— START Source passage —
For example – in front of doors in the most accessible place you have a branch hacksaw, but in the garden, you have small fruit trees or shrubs, whose branches can easily be pruned by the pruning shears. Or you have 4 types of a hoe but you have a beautiful, green lawn with one small flower garden.

Storing your tools
Storing your tools

It’s better to have a small amount, but specific and high-quality tools than a pile of tools that you have almost never used and will never use. And tools are meant to be frequently used – if you are using them often they will remain sharp, easy to use, will keep their functionality, and will be safe. Tools that have not been used for a long time are losing these features.

So, at first – get rid of old, broken and never used tools.

I have seen almost in every gardener’s place – they have 4 shovels, old, broken hoes, and other broken tools. This kind of tool will take your place in your storage room and also in your mind. You will have this thought – hmm, maybe I should fix this. Even if you know that you will never do that.

It is better to have one good, high-quality shovel than three bad quality or broken. That’s why I’m suggesting to take a look at your tools at least once per season and throw out all broken and unused tools without mercy. Tools nowadays cost less than 10 years ago. Even high-quality tools are not that expensive. Of course, I’m not saying that you just bought a shovel, broke it and you should throw it away. If you can fix it, then why not, but if that’s an old, rusty shovel, then it’s better to buy a new one.

So, winter is slowly fading away and in the shops soon will be sales for tools – so start making a list of what kind of tools you need! Another choice is at the end of summer, beginning of autumn consider which type of jobs you did in the summer and what you will do next year and then buy tools according to that information. These are two ways to get cheaper tools at the best time.
— END Source passage —
### [Work instructions]
[a] Name every specific garden tool that the passage on garden tools mentions.
[b] Answer these questions from the passage on garden tools:
(i) How often should you look over your tools?
(ii) How do tool prices today compare with prices 10 years ago?
(iii) What qualities do tools keep when they are used often?
[c] Retype the passage on garden tools, starting at "For example –" and ending at "small flower garden.".
— START Listed entries —
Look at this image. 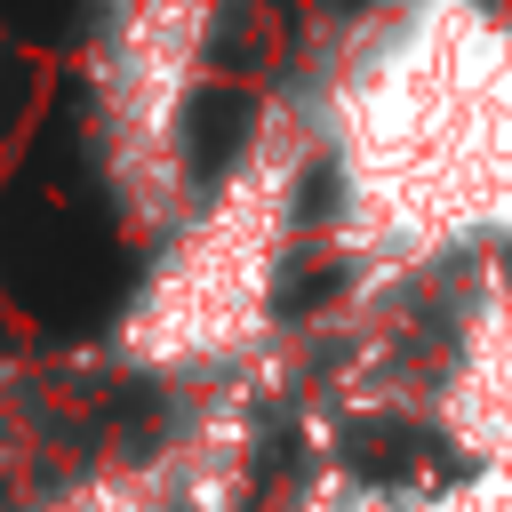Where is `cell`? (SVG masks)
<instances>
[{"instance_id": "6", "label": "cell", "mask_w": 512, "mask_h": 512, "mask_svg": "<svg viewBox=\"0 0 512 512\" xmlns=\"http://www.w3.org/2000/svg\"><path fill=\"white\" fill-rule=\"evenodd\" d=\"M24 512H176V504H168L152 456H96V464L40 480L24 496Z\"/></svg>"}, {"instance_id": "4", "label": "cell", "mask_w": 512, "mask_h": 512, "mask_svg": "<svg viewBox=\"0 0 512 512\" xmlns=\"http://www.w3.org/2000/svg\"><path fill=\"white\" fill-rule=\"evenodd\" d=\"M432 408H440L448 448L472 472L512 464V256H488L480 264V288L456 312V336H448Z\"/></svg>"}, {"instance_id": "7", "label": "cell", "mask_w": 512, "mask_h": 512, "mask_svg": "<svg viewBox=\"0 0 512 512\" xmlns=\"http://www.w3.org/2000/svg\"><path fill=\"white\" fill-rule=\"evenodd\" d=\"M344 512H512V464L464 472L456 488H416V496H392V504H344Z\"/></svg>"}, {"instance_id": "1", "label": "cell", "mask_w": 512, "mask_h": 512, "mask_svg": "<svg viewBox=\"0 0 512 512\" xmlns=\"http://www.w3.org/2000/svg\"><path fill=\"white\" fill-rule=\"evenodd\" d=\"M344 264L424 272L512 256V16L408 8L296 80Z\"/></svg>"}, {"instance_id": "5", "label": "cell", "mask_w": 512, "mask_h": 512, "mask_svg": "<svg viewBox=\"0 0 512 512\" xmlns=\"http://www.w3.org/2000/svg\"><path fill=\"white\" fill-rule=\"evenodd\" d=\"M176 512H248L264 488V392L256 376L176 400V424L144 448Z\"/></svg>"}, {"instance_id": "3", "label": "cell", "mask_w": 512, "mask_h": 512, "mask_svg": "<svg viewBox=\"0 0 512 512\" xmlns=\"http://www.w3.org/2000/svg\"><path fill=\"white\" fill-rule=\"evenodd\" d=\"M224 40H232V16L192 0L96 8L72 32V56H64L72 176L88 184L104 248L120 256L128 280L184 232V216L208 200L232 152L208 128Z\"/></svg>"}, {"instance_id": "8", "label": "cell", "mask_w": 512, "mask_h": 512, "mask_svg": "<svg viewBox=\"0 0 512 512\" xmlns=\"http://www.w3.org/2000/svg\"><path fill=\"white\" fill-rule=\"evenodd\" d=\"M32 448H40V392L0 376V472H16Z\"/></svg>"}, {"instance_id": "2", "label": "cell", "mask_w": 512, "mask_h": 512, "mask_svg": "<svg viewBox=\"0 0 512 512\" xmlns=\"http://www.w3.org/2000/svg\"><path fill=\"white\" fill-rule=\"evenodd\" d=\"M312 192H320V136L304 96L288 88L248 128H232L208 200L104 312V344H96L104 368L176 400L256 376V360L280 336L288 264Z\"/></svg>"}]
</instances>
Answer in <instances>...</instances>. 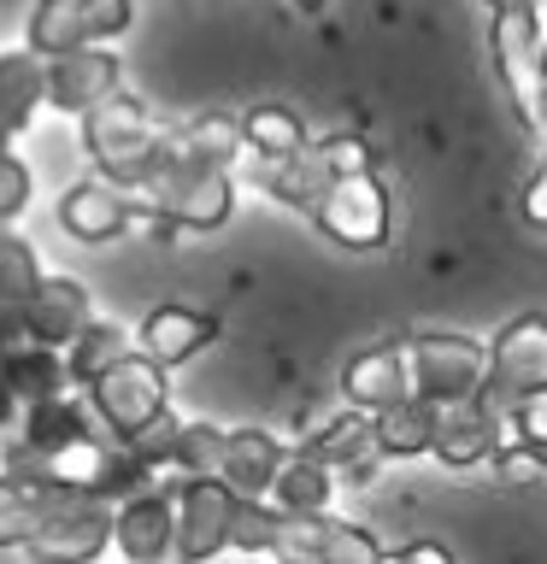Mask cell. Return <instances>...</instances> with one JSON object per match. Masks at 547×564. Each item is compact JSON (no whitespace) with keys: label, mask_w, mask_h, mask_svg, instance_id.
I'll return each mask as SVG.
<instances>
[{"label":"cell","mask_w":547,"mask_h":564,"mask_svg":"<svg viewBox=\"0 0 547 564\" xmlns=\"http://www.w3.org/2000/svg\"><path fill=\"white\" fill-rule=\"evenodd\" d=\"M35 506H42V523L24 541L30 564H95L106 546H112V500L88 488H71L60 476L35 482Z\"/></svg>","instance_id":"cell-1"},{"label":"cell","mask_w":547,"mask_h":564,"mask_svg":"<svg viewBox=\"0 0 547 564\" xmlns=\"http://www.w3.org/2000/svg\"><path fill=\"white\" fill-rule=\"evenodd\" d=\"M83 153L95 159L100 176H112L118 188H136L165 165V123H153V112L136 95L100 100L95 112H83Z\"/></svg>","instance_id":"cell-2"},{"label":"cell","mask_w":547,"mask_h":564,"mask_svg":"<svg viewBox=\"0 0 547 564\" xmlns=\"http://www.w3.org/2000/svg\"><path fill=\"white\" fill-rule=\"evenodd\" d=\"M136 200V224H171V229H224L229 212H236V183L229 171L212 165H183V159H165L148 183L130 188Z\"/></svg>","instance_id":"cell-3"},{"label":"cell","mask_w":547,"mask_h":564,"mask_svg":"<svg viewBox=\"0 0 547 564\" xmlns=\"http://www.w3.org/2000/svg\"><path fill=\"white\" fill-rule=\"evenodd\" d=\"M489 53H494V70H501V88H506L518 123L547 141V70H541L547 47H541V7L536 0H512L506 12H494Z\"/></svg>","instance_id":"cell-4"},{"label":"cell","mask_w":547,"mask_h":564,"mask_svg":"<svg viewBox=\"0 0 547 564\" xmlns=\"http://www.w3.org/2000/svg\"><path fill=\"white\" fill-rule=\"evenodd\" d=\"M494 417H512L518 405L529 400H547V317L541 312H524L489 341V377H483V394Z\"/></svg>","instance_id":"cell-5"},{"label":"cell","mask_w":547,"mask_h":564,"mask_svg":"<svg viewBox=\"0 0 547 564\" xmlns=\"http://www.w3.org/2000/svg\"><path fill=\"white\" fill-rule=\"evenodd\" d=\"M406 365H412V394L430 405H459L483 394L489 347L476 335L453 329H412L406 335Z\"/></svg>","instance_id":"cell-6"},{"label":"cell","mask_w":547,"mask_h":564,"mask_svg":"<svg viewBox=\"0 0 547 564\" xmlns=\"http://www.w3.org/2000/svg\"><path fill=\"white\" fill-rule=\"evenodd\" d=\"M171 500H176L171 564H212L218 553H229V523H236L242 494L224 476H176Z\"/></svg>","instance_id":"cell-7"},{"label":"cell","mask_w":547,"mask_h":564,"mask_svg":"<svg viewBox=\"0 0 547 564\" xmlns=\"http://www.w3.org/2000/svg\"><path fill=\"white\" fill-rule=\"evenodd\" d=\"M88 400H95V417L112 430V441H136L141 430H153V423L171 412L165 370H159L148 352H124V359L88 388Z\"/></svg>","instance_id":"cell-8"},{"label":"cell","mask_w":547,"mask_h":564,"mask_svg":"<svg viewBox=\"0 0 547 564\" xmlns=\"http://www.w3.org/2000/svg\"><path fill=\"white\" fill-rule=\"evenodd\" d=\"M312 224L324 229L335 247H353V253H377V247H388V188L377 183V171L335 176Z\"/></svg>","instance_id":"cell-9"},{"label":"cell","mask_w":547,"mask_h":564,"mask_svg":"<svg viewBox=\"0 0 547 564\" xmlns=\"http://www.w3.org/2000/svg\"><path fill=\"white\" fill-rule=\"evenodd\" d=\"M118 88H124V65L112 47H71V53H53L47 59V106H60L71 118L95 112Z\"/></svg>","instance_id":"cell-10"},{"label":"cell","mask_w":547,"mask_h":564,"mask_svg":"<svg viewBox=\"0 0 547 564\" xmlns=\"http://www.w3.org/2000/svg\"><path fill=\"white\" fill-rule=\"evenodd\" d=\"M60 224H65L71 241L100 247V241H118L124 229H136V200H130V188H118L112 176L95 171V176H77V183L65 188Z\"/></svg>","instance_id":"cell-11"},{"label":"cell","mask_w":547,"mask_h":564,"mask_svg":"<svg viewBox=\"0 0 547 564\" xmlns=\"http://www.w3.org/2000/svg\"><path fill=\"white\" fill-rule=\"evenodd\" d=\"M218 335H224V324H218L212 312L171 300V306H153V312L136 324V352H148L159 370H176V365H189L194 352H206Z\"/></svg>","instance_id":"cell-12"},{"label":"cell","mask_w":547,"mask_h":564,"mask_svg":"<svg viewBox=\"0 0 547 564\" xmlns=\"http://www.w3.org/2000/svg\"><path fill=\"white\" fill-rule=\"evenodd\" d=\"M342 394L360 412H388V405L412 400V365H406V335L377 341L365 352H353L342 365Z\"/></svg>","instance_id":"cell-13"},{"label":"cell","mask_w":547,"mask_h":564,"mask_svg":"<svg viewBox=\"0 0 547 564\" xmlns=\"http://www.w3.org/2000/svg\"><path fill=\"white\" fill-rule=\"evenodd\" d=\"M501 447H506V417H494L483 400L441 405L430 458H441L448 470H476V465H494V453H501Z\"/></svg>","instance_id":"cell-14"},{"label":"cell","mask_w":547,"mask_h":564,"mask_svg":"<svg viewBox=\"0 0 547 564\" xmlns=\"http://www.w3.org/2000/svg\"><path fill=\"white\" fill-rule=\"evenodd\" d=\"M112 546L130 564H165L176 546V500L171 488H148L112 511Z\"/></svg>","instance_id":"cell-15"},{"label":"cell","mask_w":547,"mask_h":564,"mask_svg":"<svg viewBox=\"0 0 547 564\" xmlns=\"http://www.w3.org/2000/svg\"><path fill=\"white\" fill-rule=\"evenodd\" d=\"M18 312H24V324H30L35 341L65 352V347L88 329V317H95V300H88V289H83L77 276H42Z\"/></svg>","instance_id":"cell-16"},{"label":"cell","mask_w":547,"mask_h":564,"mask_svg":"<svg viewBox=\"0 0 547 564\" xmlns=\"http://www.w3.org/2000/svg\"><path fill=\"white\" fill-rule=\"evenodd\" d=\"M242 153H247V135H242V118L229 112H194L183 123H165V159L229 171Z\"/></svg>","instance_id":"cell-17"},{"label":"cell","mask_w":547,"mask_h":564,"mask_svg":"<svg viewBox=\"0 0 547 564\" xmlns=\"http://www.w3.org/2000/svg\"><path fill=\"white\" fill-rule=\"evenodd\" d=\"M289 441L282 435H271V430H229L224 435V465H218V476L236 494H247V500H265L271 494V482H277V470L289 465Z\"/></svg>","instance_id":"cell-18"},{"label":"cell","mask_w":547,"mask_h":564,"mask_svg":"<svg viewBox=\"0 0 547 564\" xmlns=\"http://www.w3.org/2000/svg\"><path fill=\"white\" fill-rule=\"evenodd\" d=\"M254 183L271 194L277 206L318 218V206H324V194H330L335 176L324 171L318 148H300V153H289V159H254Z\"/></svg>","instance_id":"cell-19"},{"label":"cell","mask_w":547,"mask_h":564,"mask_svg":"<svg viewBox=\"0 0 547 564\" xmlns=\"http://www.w3.org/2000/svg\"><path fill=\"white\" fill-rule=\"evenodd\" d=\"M18 441H24L35 458H60L71 447H83V441H95V423H88L83 400L53 394V400L24 405V417H18Z\"/></svg>","instance_id":"cell-20"},{"label":"cell","mask_w":547,"mask_h":564,"mask_svg":"<svg viewBox=\"0 0 547 564\" xmlns=\"http://www.w3.org/2000/svg\"><path fill=\"white\" fill-rule=\"evenodd\" d=\"M35 106H47V59L30 47L0 53V130L18 141L30 130Z\"/></svg>","instance_id":"cell-21"},{"label":"cell","mask_w":547,"mask_h":564,"mask_svg":"<svg viewBox=\"0 0 547 564\" xmlns=\"http://www.w3.org/2000/svg\"><path fill=\"white\" fill-rule=\"evenodd\" d=\"M294 447L312 453V458H324L330 470L353 465V458H371V453H377V412H360V405H347V412H335V417L318 423L312 435H300Z\"/></svg>","instance_id":"cell-22"},{"label":"cell","mask_w":547,"mask_h":564,"mask_svg":"<svg viewBox=\"0 0 547 564\" xmlns=\"http://www.w3.org/2000/svg\"><path fill=\"white\" fill-rule=\"evenodd\" d=\"M330 494H335V470L324 465V458H312V453L294 447L265 500H271L277 511H289V518H318V511H330Z\"/></svg>","instance_id":"cell-23"},{"label":"cell","mask_w":547,"mask_h":564,"mask_svg":"<svg viewBox=\"0 0 547 564\" xmlns=\"http://www.w3.org/2000/svg\"><path fill=\"white\" fill-rule=\"evenodd\" d=\"M436 423H441V405L418 400V394L388 405V412H377V453L383 458H423L436 447Z\"/></svg>","instance_id":"cell-24"},{"label":"cell","mask_w":547,"mask_h":564,"mask_svg":"<svg viewBox=\"0 0 547 564\" xmlns=\"http://www.w3.org/2000/svg\"><path fill=\"white\" fill-rule=\"evenodd\" d=\"M0 377L12 382V394L35 405V400H53V394H71V370H65V352L60 347H42V341H30V347H18L7 365H0Z\"/></svg>","instance_id":"cell-25"},{"label":"cell","mask_w":547,"mask_h":564,"mask_svg":"<svg viewBox=\"0 0 547 564\" xmlns=\"http://www.w3.org/2000/svg\"><path fill=\"white\" fill-rule=\"evenodd\" d=\"M124 352H136V341L124 335V324H106V317H88V329L65 347V370H71V388H95L106 370H112Z\"/></svg>","instance_id":"cell-26"},{"label":"cell","mask_w":547,"mask_h":564,"mask_svg":"<svg viewBox=\"0 0 547 564\" xmlns=\"http://www.w3.org/2000/svg\"><path fill=\"white\" fill-rule=\"evenodd\" d=\"M242 135H247V153L254 159H289L300 148H312L307 123H300V112H289V106H247L242 112Z\"/></svg>","instance_id":"cell-27"},{"label":"cell","mask_w":547,"mask_h":564,"mask_svg":"<svg viewBox=\"0 0 547 564\" xmlns=\"http://www.w3.org/2000/svg\"><path fill=\"white\" fill-rule=\"evenodd\" d=\"M388 546L371 535L365 523H347V518H330L318 523V546H312V564H377Z\"/></svg>","instance_id":"cell-28"},{"label":"cell","mask_w":547,"mask_h":564,"mask_svg":"<svg viewBox=\"0 0 547 564\" xmlns=\"http://www.w3.org/2000/svg\"><path fill=\"white\" fill-rule=\"evenodd\" d=\"M42 523V506H35V482H18V476L0 470V553H24V541Z\"/></svg>","instance_id":"cell-29"},{"label":"cell","mask_w":547,"mask_h":564,"mask_svg":"<svg viewBox=\"0 0 547 564\" xmlns=\"http://www.w3.org/2000/svg\"><path fill=\"white\" fill-rule=\"evenodd\" d=\"M42 276L47 271H42V259H35V247L0 224V306H24Z\"/></svg>","instance_id":"cell-30"},{"label":"cell","mask_w":547,"mask_h":564,"mask_svg":"<svg viewBox=\"0 0 547 564\" xmlns=\"http://www.w3.org/2000/svg\"><path fill=\"white\" fill-rule=\"evenodd\" d=\"M224 435L229 430H218V423H189L183 417V430H176V441H171V470H183V476H218Z\"/></svg>","instance_id":"cell-31"},{"label":"cell","mask_w":547,"mask_h":564,"mask_svg":"<svg viewBox=\"0 0 547 564\" xmlns=\"http://www.w3.org/2000/svg\"><path fill=\"white\" fill-rule=\"evenodd\" d=\"M229 553H247V558L271 553L277 558V506L271 500H247L242 494L236 523H229Z\"/></svg>","instance_id":"cell-32"},{"label":"cell","mask_w":547,"mask_h":564,"mask_svg":"<svg viewBox=\"0 0 547 564\" xmlns=\"http://www.w3.org/2000/svg\"><path fill=\"white\" fill-rule=\"evenodd\" d=\"M77 24H83V47H100L136 24V0H83Z\"/></svg>","instance_id":"cell-33"},{"label":"cell","mask_w":547,"mask_h":564,"mask_svg":"<svg viewBox=\"0 0 547 564\" xmlns=\"http://www.w3.org/2000/svg\"><path fill=\"white\" fill-rule=\"evenodd\" d=\"M312 148H318V159H324L330 176L377 171V153H371V141H360V135H324V141H312Z\"/></svg>","instance_id":"cell-34"},{"label":"cell","mask_w":547,"mask_h":564,"mask_svg":"<svg viewBox=\"0 0 547 564\" xmlns=\"http://www.w3.org/2000/svg\"><path fill=\"white\" fill-rule=\"evenodd\" d=\"M30 194H35V176H30L24 159L7 148V153H0V224H12L18 212L30 206Z\"/></svg>","instance_id":"cell-35"},{"label":"cell","mask_w":547,"mask_h":564,"mask_svg":"<svg viewBox=\"0 0 547 564\" xmlns=\"http://www.w3.org/2000/svg\"><path fill=\"white\" fill-rule=\"evenodd\" d=\"M518 218L547 236V165L529 171V183H524V194H518Z\"/></svg>","instance_id":"cell-36"},{"label":"cell","mask_w":547,"mask_h":564,"mask_svg":"<svg viewBox=\"0 0 547 564\" xmlns=\"http://www.w3.org/2000/svg\"><path fill=\"white\" fill-rule=\"evenodd\" d=\"M30 341H35V335H30V324H24V312H18V306H0V365H7L18 347H30Z\"/></svg>","instance_id":"cell-37"},{"label":"cell","mask_w":547,"mask_h":564,"mask_svg":"<svg viewBox=\"0 0 547 564\" xmlns=\"http://www.w3.org/2000/svg\"><path fill=\"white\" fill-rule=\"evenodd\" d=\"M18 417H24V400H18V394H12V382L0 377V435L18 430Z\"/></svg>","instance_id":"cell-38"},{"label":"cell","mask_w":547,"mask_h":564,"mask_svg":"<svg viewBox=\"0 0 547 564\" xmlns=\"http://www.w3.org/2000/svg\"><path fill=\"white\" fill-rule=\"evenodd\" d=\"M377 564H418V553H412V546H395V553H383Z\"/></svg>","instance_id":"cell-39"},{"label":"cell","mask_w":547,"mask_h":564,"mask_svg":"<svg viewBox=\"0 0 547 564\" xmlns=\"http://www.w3.org/2000/svg\"><path fill=\"white\" fill-rule=\"evenodd\" d=\"M289 7H294V12H324L330 0H289Z\"/></svg>","instance_id":"cell-40"},{"label":"cell","mask_w":547,"mask_h":564,"mask_svg":"<svg viewBox=\"0 0 547 564\" xmlns=\"http://www.w3.org/2000/svg\"><path fill=\"white\" fill-rule=\"evenodd\" d=\"M483 7H489V12H506V7H512V0H483Z\"/></svg>","instance_id":"cell-41"},{"label":"cell","mask_w":547,"mask_h":564,"mask_svg":"<svg viewBox=\"0 0 547 564\" xmlns=\"http://www.w3.org/2000/svg\"><path fill=\"white\" fill-rule=\"evenodd\" d=\"M7 148H12V135H7V130H0V153H7Z\"/></svg>","instance_id":"cell-42"},{"label":"cell","mask_w":547,"mask_h":564,"mask_svg":"<svg viewBox=\"0 0 547 564\" xmlns=\"http://www.w3.org/2000/svg\"><path fill=\"white\" fill-rule=\"evenodd\" d=\"M289 564H312V558H289Z\"/></svg>","instance_id":"cell-43"},{"label":"cell","mask_w":547,"mask_h":564,"mask_svg":"<svg viewBox=\"0 0 547 564\" xmlns=\"http://www.w3.org/2000/svg\"><path fill=\"white\" fill-rule=\"evenodd\" d=\"M541 470H547V453H541Z\"/></svg>","instance_id":"cell-44"}]
</instances>
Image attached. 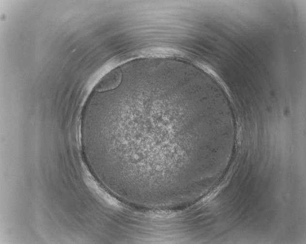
— END Listed entries —
### [Answers for the tasks]
[a]
branch hacksaw
pruning shears
hoe
shovel

[b]
(i) At least once per season.
(ii) Tools cost less now than 10 years ago.
(iii) They remain sharp, easy to use and safe, and they keep their functionality.

[c]
For example – in front of doors in the most accessible place you have a branch hacksaw, but in the garden, you have small fruit trees or shrubs, whose branches can easily be pruned by the pruning shears. Or you have 4 types of a hoe but you have a beautiful, green lawn with one small flower garden.